Can someone please provide NEST example?
Thanks,
Sameer
Here's an example of using scroll with NEST and C#. Works with 5.x and 6.x
public IEnumerable<T> GetAllDocumentsInIndex<T>(string indexName, string scrollTimeout = "2m", int scrollSize = 1000) where T : class
{
ISearchResponse<T> initialResponse = this.ElasticClient.Search<T>
(scr => scr.Index(indexName)
.From(0)
.Take(scrollSize)
.MatchAll()
.Scroll(scrollTimeout));
List<T> results = new List<T>();
if (!initialResponse.IsValid || string.IsNullOrEmpty(initialResponse.ScrollId))
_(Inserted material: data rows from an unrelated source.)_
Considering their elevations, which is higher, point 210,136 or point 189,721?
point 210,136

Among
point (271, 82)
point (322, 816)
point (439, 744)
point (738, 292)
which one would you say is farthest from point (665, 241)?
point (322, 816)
throw new Exception(initialResponse.ServerError.Error.Reason);
if (initialResponse.Documents.Any())
results.AddRange(initialResponse.Documents);
string scrollid = initialResponse.ScrollId;
bool isScrollSetHasData = true;
while (isScrollSetHasData)
{
ISearchResponse<T> loopingResponse = this.ElasticClient.Scroll<T>(scrollTimeout, scrollid);
if (loopingResponse.IsValid)
{
results.AddRange(loopingResponse.Documents);
scrollid = loopingResponse.ScrollId;
}
isScrollSetHasData = loopingResponse.Documents.Any();
}
this.ElasticClient.ClearScroll(new ClearScrollRequest(scrollid));
return results;
}
It's from: http://telegraphrepaircompany.com/elasticsearch-nest-scroll-api-c/
Internal implementation of NEST Reindex uses scroll to move documents from one index to another.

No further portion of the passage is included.